** start of ENTRIES **

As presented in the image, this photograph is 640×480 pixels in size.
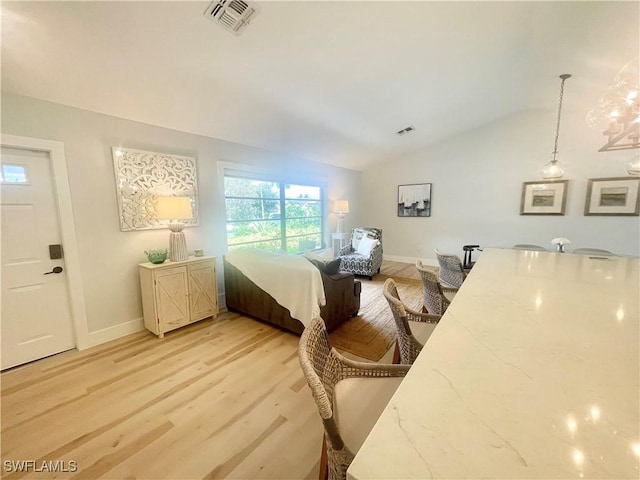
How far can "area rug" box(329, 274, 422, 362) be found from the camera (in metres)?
2.54

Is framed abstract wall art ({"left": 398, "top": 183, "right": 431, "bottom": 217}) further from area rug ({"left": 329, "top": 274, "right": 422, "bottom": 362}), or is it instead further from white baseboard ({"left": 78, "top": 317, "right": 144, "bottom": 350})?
white baseboard ({"left": 78, "top": 317, "right": 144, "bottom": 350})

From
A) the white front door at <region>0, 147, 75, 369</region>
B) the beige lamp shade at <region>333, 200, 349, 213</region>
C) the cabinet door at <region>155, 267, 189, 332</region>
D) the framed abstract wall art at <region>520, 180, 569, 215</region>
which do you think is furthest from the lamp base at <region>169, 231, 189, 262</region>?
the framed abstract wall art at <region>520, 180, 569, 215</region>

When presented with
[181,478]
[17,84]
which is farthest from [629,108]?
[17,84]

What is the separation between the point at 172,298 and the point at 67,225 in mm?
1181

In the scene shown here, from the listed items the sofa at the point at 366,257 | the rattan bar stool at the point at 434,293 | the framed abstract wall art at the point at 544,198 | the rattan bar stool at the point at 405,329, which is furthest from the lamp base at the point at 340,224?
the rattan bar stool at the point at 405,329

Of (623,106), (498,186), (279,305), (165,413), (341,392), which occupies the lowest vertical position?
(165,413)

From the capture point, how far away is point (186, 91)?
2588mm

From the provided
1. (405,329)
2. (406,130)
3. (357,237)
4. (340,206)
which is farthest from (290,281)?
(406,130)

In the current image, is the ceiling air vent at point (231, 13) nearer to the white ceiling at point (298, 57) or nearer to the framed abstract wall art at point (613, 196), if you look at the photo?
the white ceiling at point (298, 57)

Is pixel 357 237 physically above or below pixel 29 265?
below

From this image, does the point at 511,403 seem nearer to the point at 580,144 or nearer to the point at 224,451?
the point at 224,451

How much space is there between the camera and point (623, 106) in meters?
1.89

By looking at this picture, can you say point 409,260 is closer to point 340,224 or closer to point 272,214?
point 340,224

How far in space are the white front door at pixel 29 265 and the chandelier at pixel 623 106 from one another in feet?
15.7
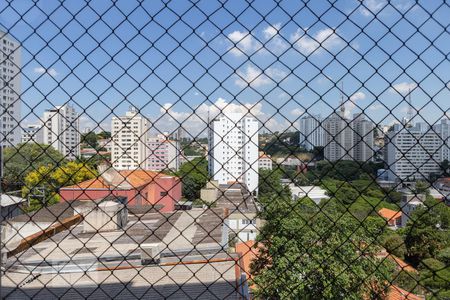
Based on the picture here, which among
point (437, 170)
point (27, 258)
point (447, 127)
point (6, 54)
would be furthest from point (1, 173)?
point (27, 258)

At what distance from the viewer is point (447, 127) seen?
159 centimetres

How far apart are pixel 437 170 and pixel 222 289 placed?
1395 millimetres

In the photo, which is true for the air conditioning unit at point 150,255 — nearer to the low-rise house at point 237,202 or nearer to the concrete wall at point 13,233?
the low-rise house at point 237,202

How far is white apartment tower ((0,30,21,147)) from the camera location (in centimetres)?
144

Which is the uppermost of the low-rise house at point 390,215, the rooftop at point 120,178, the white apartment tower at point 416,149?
the white apartment tower at point 416,149

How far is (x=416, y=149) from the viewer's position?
1486mm

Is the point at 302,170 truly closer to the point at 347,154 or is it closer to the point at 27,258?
the point at 347,154

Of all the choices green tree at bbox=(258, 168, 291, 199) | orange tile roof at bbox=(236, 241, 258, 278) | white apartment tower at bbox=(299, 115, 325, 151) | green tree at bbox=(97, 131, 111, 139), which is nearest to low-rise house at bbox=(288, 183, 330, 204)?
green tree at bbox=(258, 168, 291, 199)

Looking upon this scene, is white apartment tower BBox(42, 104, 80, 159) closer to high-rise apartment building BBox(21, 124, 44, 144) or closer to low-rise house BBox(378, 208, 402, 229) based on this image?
high-rise apartment building BBox(21, 124, 44, 144)

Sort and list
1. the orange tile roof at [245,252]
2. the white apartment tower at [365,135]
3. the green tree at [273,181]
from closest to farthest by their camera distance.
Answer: the white apartment tower at [365,135] < the green tree at [273,181] < the orange tile roof at [245,252]

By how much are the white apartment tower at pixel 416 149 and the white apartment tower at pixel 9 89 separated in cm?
139

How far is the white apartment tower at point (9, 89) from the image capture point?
1.44 m

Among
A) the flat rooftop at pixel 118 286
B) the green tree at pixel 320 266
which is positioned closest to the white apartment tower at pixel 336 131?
the green tree at pixel 320 266

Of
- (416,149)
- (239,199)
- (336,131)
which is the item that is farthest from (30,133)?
(239,199)
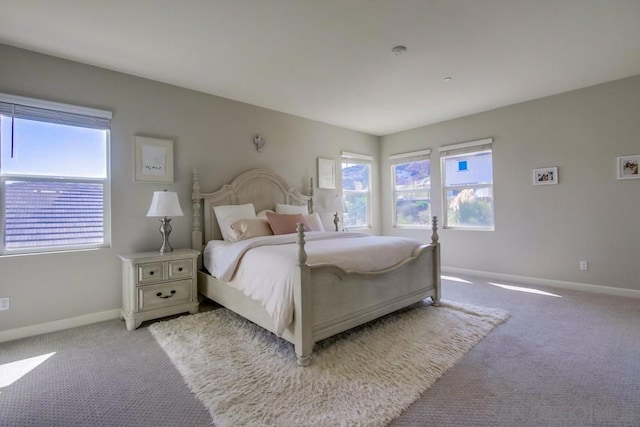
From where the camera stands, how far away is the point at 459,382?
5.98 ft

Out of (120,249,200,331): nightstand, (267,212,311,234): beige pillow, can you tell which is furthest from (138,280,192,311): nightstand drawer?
(267,212,311,234): beige pillow

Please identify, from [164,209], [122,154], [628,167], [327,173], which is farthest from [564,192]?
[122,154]

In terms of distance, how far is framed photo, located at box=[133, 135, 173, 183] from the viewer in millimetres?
3123

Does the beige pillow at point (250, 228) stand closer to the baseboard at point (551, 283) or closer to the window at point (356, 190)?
the window at point (356, 190)

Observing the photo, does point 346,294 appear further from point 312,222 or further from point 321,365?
point 312,222

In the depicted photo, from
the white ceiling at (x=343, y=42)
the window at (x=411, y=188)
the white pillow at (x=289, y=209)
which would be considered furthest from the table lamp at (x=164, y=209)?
the window at (x=411, y=188)

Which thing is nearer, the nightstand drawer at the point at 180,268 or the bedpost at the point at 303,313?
the bedpost at the point at 303,313

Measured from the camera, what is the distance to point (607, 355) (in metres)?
2.11

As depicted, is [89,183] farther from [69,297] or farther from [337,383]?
[337,383]

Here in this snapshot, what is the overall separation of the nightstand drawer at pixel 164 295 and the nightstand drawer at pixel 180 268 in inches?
2.4

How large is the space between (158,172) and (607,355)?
4131mm

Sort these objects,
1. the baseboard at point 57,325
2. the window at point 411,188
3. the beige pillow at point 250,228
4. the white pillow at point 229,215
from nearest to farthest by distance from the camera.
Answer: the baseboard at point 57,325, the beige pillow at point 250,228, the white pillow at point 229,215, the window at point 411,188

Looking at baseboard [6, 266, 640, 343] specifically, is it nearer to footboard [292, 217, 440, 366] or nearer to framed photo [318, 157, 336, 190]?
footboard [292, 217, 440, 366]

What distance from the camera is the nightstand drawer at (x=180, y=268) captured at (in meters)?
2.89
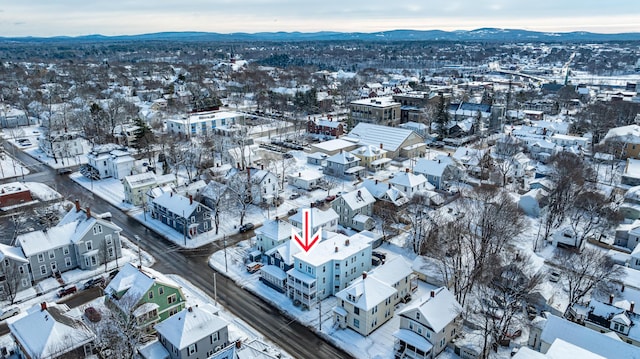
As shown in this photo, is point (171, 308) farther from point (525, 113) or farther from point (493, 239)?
point (525, 113)

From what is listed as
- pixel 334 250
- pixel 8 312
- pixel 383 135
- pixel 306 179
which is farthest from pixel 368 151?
pixel 8 312

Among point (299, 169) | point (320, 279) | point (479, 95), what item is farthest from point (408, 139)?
point (479, 95)

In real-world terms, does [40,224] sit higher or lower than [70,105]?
lower

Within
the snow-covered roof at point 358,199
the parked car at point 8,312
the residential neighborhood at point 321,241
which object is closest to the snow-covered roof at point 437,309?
the residential neighborhood at point 321,241

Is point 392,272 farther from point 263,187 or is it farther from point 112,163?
point 112,163

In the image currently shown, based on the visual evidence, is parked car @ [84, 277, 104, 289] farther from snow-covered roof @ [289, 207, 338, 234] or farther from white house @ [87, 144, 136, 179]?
white house @ [87, 144, 136, 179]
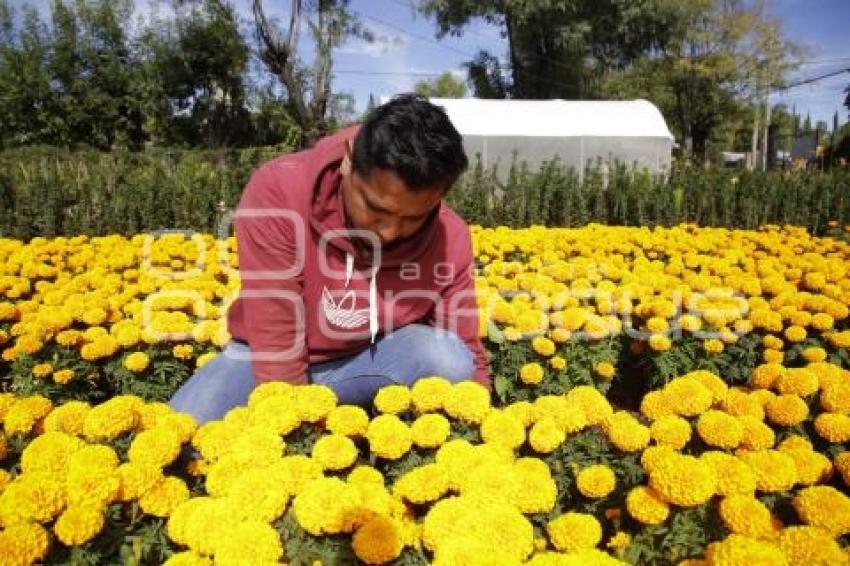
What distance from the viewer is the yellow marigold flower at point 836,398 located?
1.86m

** end of ENTRIES **

Reproduce all the entries that precede this task, word for word, minus any pictures.

As presented in the image, this photograph is 640×480 pixels in size.
How far can "area rug" box(329, 274, 422, 362) be found from the camera (in metres)?
2.54

Is framed abstract wall art ({"left": 398, "top": 183, "right": 431, "bottom": 217}) further from area rug ({"left": 329, "top": 274, "right": 422, "bottom": 362}), or is it instead further from white baseboard ({"left": 78, "top": 317, "right": 144, "bottom": 350})?
white baseboard ({"left": 78, "top": 317, "right": 144, "bottom": 350})

From
A) the white front door at <region>0, 147, 75, 369</region>
B) the beige lamp shade at <region>333, 200, 349, 213</region>
C) the cabinet door at <region>155, 267, 189, 332</region>
D) the framed abstract wall art at <region>520, 180, 569, 215</region>
which do you think is furthest from the lamp base at <region>169, 231, 189, 262</region>?
the framed abstract wall art at <region>520, 180, 569, 215</region>

When presented with
[181,478]
[17,84]
which is farthest from [629,108]?
[17,84]

What is the separation between the point at 172,298 and the point at 67,225 in mm?
1181

In the scene shown here, from the listed items the sofa at the point at 366,257 | the rattan bar stool at the point at 434,293 | the framed abstract wall art at the point at 544,198 | the rattan bar stool at the point at 405,329, which is furthest from the lamp base at the point at 340,224?
the rattan bar stool at the point at 405,329

Of (623,106), (498,186), (279,305), (165,413), (341,392), which occupies the lowest vertical position?
(165,413)

From the capture point, how far away is point (186, 91)?
2588mm

From the provided
1. (405,329)
2. (406,130)
3. (357,237)
4. (340,206)
which is farthest from (290,281)?
(406,130)

In the current image, is the ceiling air vent at point (231, 13) nearer to the white ceiling at point (298, 57) or nearer to the framed abstract wall art at point (613, 196), if you look at the photo?
the white ceiling at point (298, 57)

Is pixel 357 237 physically above or below pixel 29 265?
below

From this image, does the point at 511,403 seem nearer to the point at 580,144 or nearer to the point at 224,451?
the point at 224,451

How much space is there between the camera and point (623, 106) in meters?
1.89

By looking at this picture, can you say point 409,260 is closer to point 340,224 or closer to point 272,214?
point 340,224

How far in space are the white front door at pixel 29 265 and the chandelier at pixel 623 106 from one another in feet?
15.7
Based on the picture here, which among
point (437, 170)
point (27, 258)
point (447, 127)
point (6, 54)
would be furthest from point (1, 173)?
point (27, 258)

At what distance from the viewer is point (447, 127) seen?
159 centimetres

How far apart are pixel 437 170 and pixel 222 289 placed?
1395 millimetres

In the photo, which is true for the air conditioning unit at point 150,255 — nearer to the low-rise house at point 237,202 or nearer to the concrete wall at point 13,233?
the low-rise house at point 237,202

How far is white apartment tower ((0,30,21,147)) from the camera location (in centimetres)?
144

Which is the uppermost of the low-rise house at point 390,215, the rooftop at point 120,178, the white apartment tower at point 416,149?
the white apartment tower at point 416,149

How far is (x=416, y=149) from the viewer's position?
1486mm

Is the point at 302,170 truly closer to the point at 347,154 or is it closer to the point at 27,258?
the point at 347,154

Of all the choices green tree at bbox=(258, 168, 291, 199) | orange tile roof at bbox=(236, 241, 258, 278) | white apartment tower at bbox=(299, 115, 325, 151) | green tree at bbox=(97, 131, 111, 139), which is nearest to low-rise house at bbox=(288, 183, 330, 204)?
green tree at bbox=(258, 168, 291, 199)

Looking upon this scene, is white apartment tower BBox(42, 104, 80, 159) closer to high-rise apartment building BBox(21, 124, 44, 144) or closer to low-rise house BBox(378, 208, 402, 229) based on this image?
high-rise apartment building BBox(21, 124, 44, 144)

Sort and list
1. the orange tile roof at [245,252]
2. the white apartment tower at [365,135]
3. the green tree at [273,181]
from closest to farthest by their camera distance.
Answer: the white apartment tower at [365,135] < the green tree at [273,181] < the orange tile roof at [245,252]

By how much are the white apartment tower at pixel 416 149 and the white apartment tower at pixel 9 89 separated in cm?
139

How far is the white apartment tower at point (9, 89) from the image capture point?
1.44 m

Among
A) the flat rooftop at pixel 118 286
B) the green tree at pixel 320 266
which is positioned closest to the white apartment tower at pixel 336 131?
the green tree at pixel 320 266

Of
- (416,149)
- (239,199)
- (336,131)
which is the item that is farthest from (30,133)?
(239,199)
From where the camera stands, how far away is the point at 459,382?
5.98 ft

Out of (120,249,200,331): nightstand, (267,212,311,234): beige pillow, can you tell which is furthest from (138,280,192,311): nightstand drawer?
(267,212,311,234): beige pillow

Please identify, from [164,209], [122,154], [628,167], [327,173], which is farthest from [564,192]?
[122,154]

In terms of distance, how far is framed photo, located at box=[133, 135, 173, 183] from the viewer in millimetres?
3123

Does the beige pillow at point (250, 228) stand closer to the baseboard at point (551, 283) or closer to the window at point (356, 190)?
the window at point (356, 190)

Observing the photo, does point 346,294 appear further from point 312,222 or further from point 321,365?
point 312,222

In the depicted photo, from
the white ceiling at (x=343, y=42)
the window at (x=411, y=188)
the white pillow at (x=289, y=209)
which would be considered furthest from the table lamp at (x=164, y=209)?
the window at (x=411, y=188)

Which thing is nearer, the nightstand drawer at the point at 180,268 or the bedpost at the point at 303,313?
the bedpost at the point at 303,313

Measured from the camera, what is the distance to point (607, 355) (in metres)?
2.11

As depicted, is [89,183] farther from [69,297] or farther from [337,383]?
[337,383]

Here in this snapshot, what is the overall separation of the nightstand drawer at pixel 164 295 and the nightstand drawer at pixel 180 268 in inches?
2.4

How large is the space between (158,172) and (607,355)?
4131mm

Sort these objects,
1. the baseboard at point 57,325
2. the window at point 411,188
3. the beige pillow at point 250,228
4. the white pillow at point 229,215
from nearest to farthest by distance from the camera.
Answer: the baseboard at point 57,325, the beige pillow at point 250,228, the white pillow at point 229,215, the window at point 411,188

Looking at baseboard [6, 266, 640, 343] specifically, is it nearer to footboard [292, 217, 440, 366] or nearer to framed photo [318, 157, 336, 190]?
footboard [292, 217, 440, 366]

What distance from the camera is the nightstand drawer at (x=180, y=268) captured at (in meters)?
2.89
As shown in this photo, is point (171, 308) farther from point (525, 113) or farther from point (493, 239)?
point (525, 113)

From what is listed as
- pixel 334 250
- pixel 8 312
- pixel 383 135
- pixel 306 179
which is farthest from pixel 368 151?
pixel 8 312

Among point (299, 169) | point (320, 279) | point (479, 95), what item is farthest from point (408, 139)?
point (479, 95)

In real-world terms, does [40,224] sit higher or lower than [70,105]?
lower

Within
the snow-covered roof at point 358,199
the parked car at point 8,312
the residential neighborhood at point 321,241
which object is closest to the snow-covered roof at point 437,309?
the residential neighborhood at point 321,241

Is point 392,272 farther from point 263,187 or is it farther from point 112,163?
point 112,163

In the image currently shown, based on the visual evidence, is parked car @ [84, 277, 104, 289] farther from snow-covered roof @ [289, 207, 338, 234] or farther from white house @ [87, 144, 136, 179]?
white house @ [87, 144, 136, 179]
What distance from the viewer is the yellow marigold flower at point 836,398 located?
1.86m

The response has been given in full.